DESCRIPTION OF THE TASK:
Output the data below exactly, without images.

ENTRIES PROVIDED:
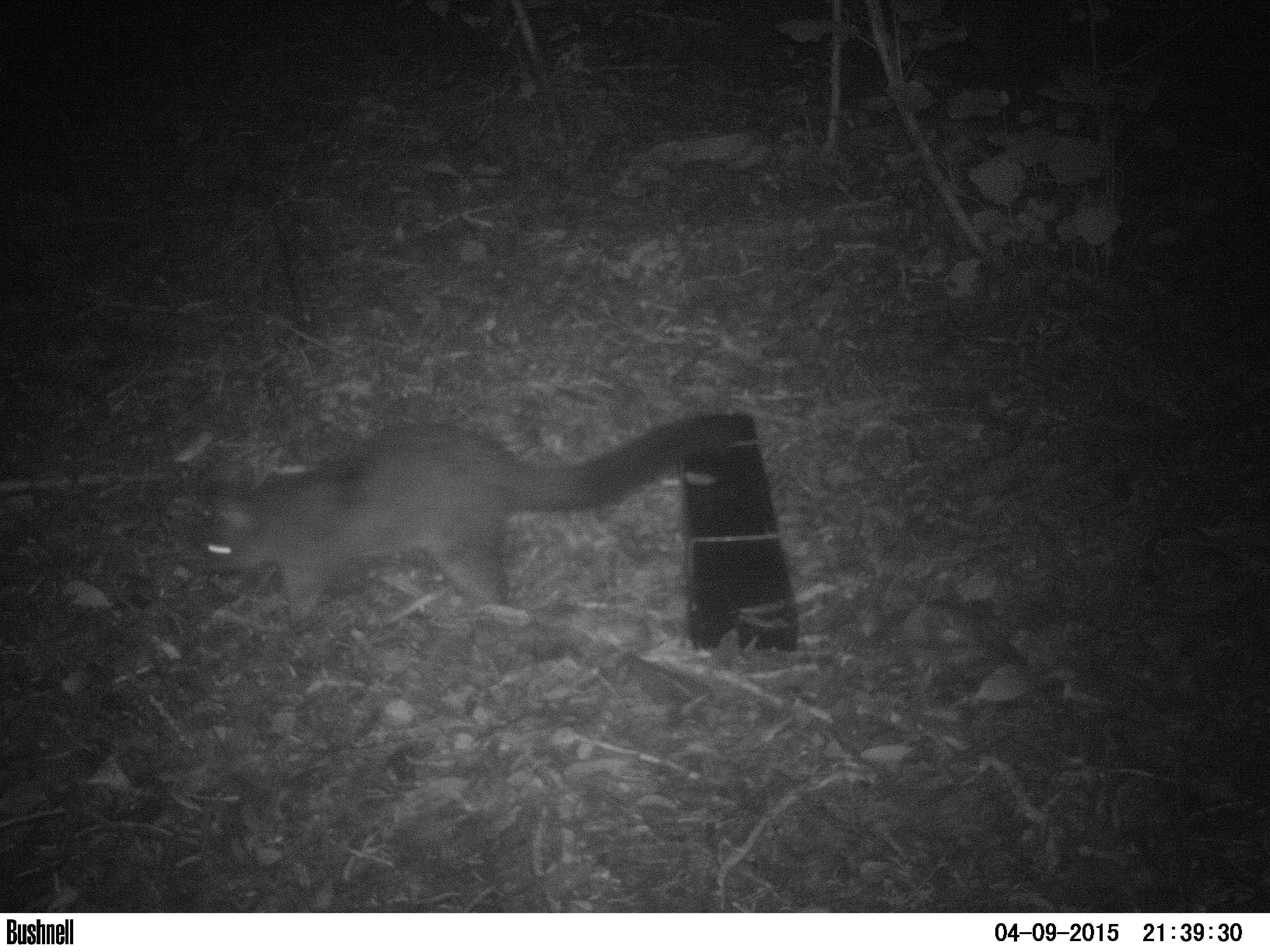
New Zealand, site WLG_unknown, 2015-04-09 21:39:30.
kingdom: Animalia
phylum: Chordata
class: Mammalia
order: Diprotodontia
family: Phalangeridae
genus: Trichosurus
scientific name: Trichosurus vulpecula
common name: common brushtail possum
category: possum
Possum (common brushtail possum) (Trichosurus vulpecula).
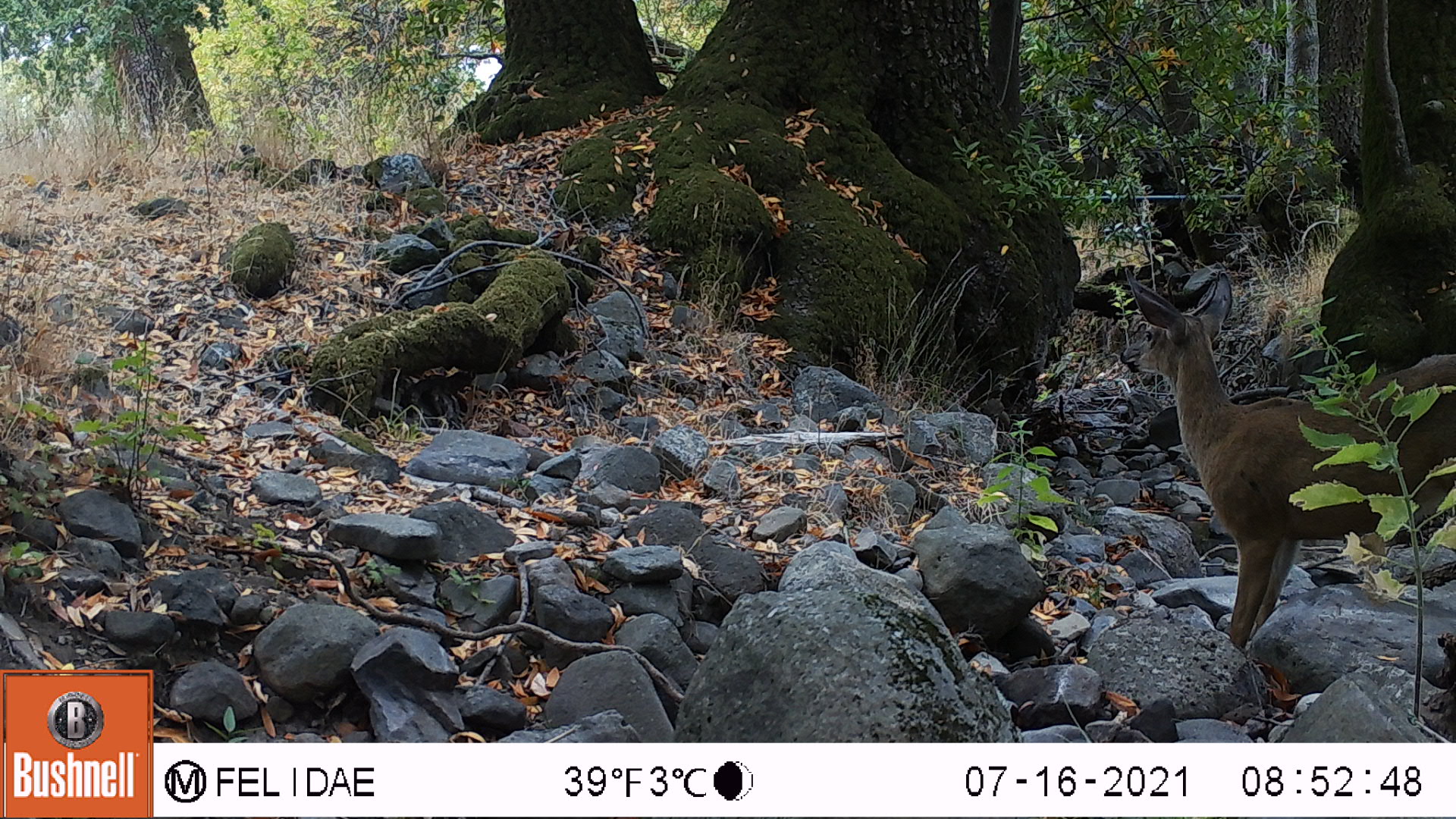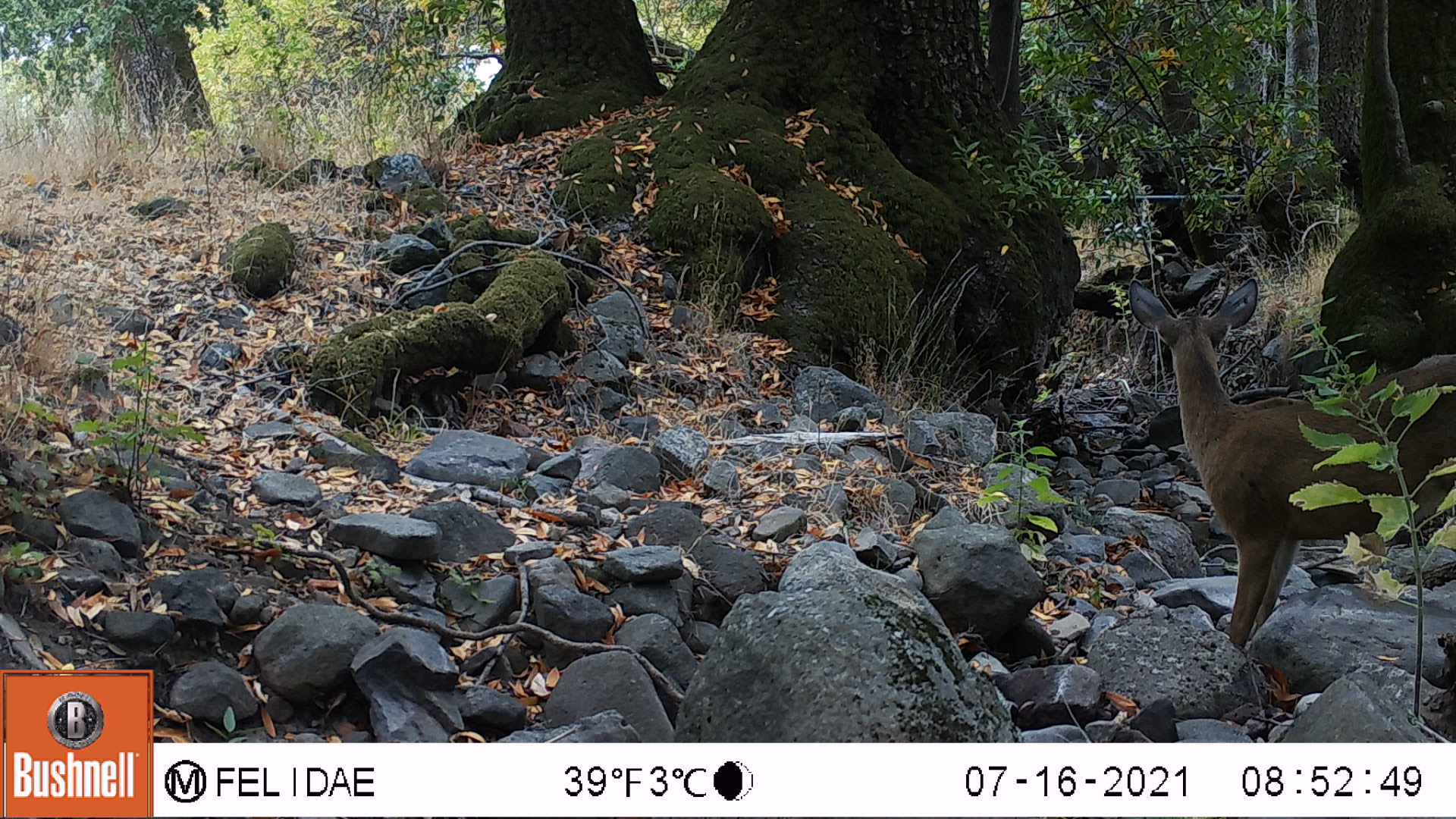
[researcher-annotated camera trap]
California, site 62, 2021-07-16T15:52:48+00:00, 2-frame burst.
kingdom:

WORKED SOLUTION:
New Zealand, site WLG_unknown, 2015-04-09 21:39:30.
kingdom: Animalia
phylum: Chordata
class: Mammalia
order: Diprotodontia
family: Phalangeridae
genus: Trichosurus
scientific name: Trichosurus vulpecula
common name: common brushtail possum
category: possum
Possum (common brushtail possum) (Trichosurus vulpecula).
[researcher-annotated camera trap]
California, site 62, 2021-07-16T15:52:48+00:00, 2-frame burst.
kingdom:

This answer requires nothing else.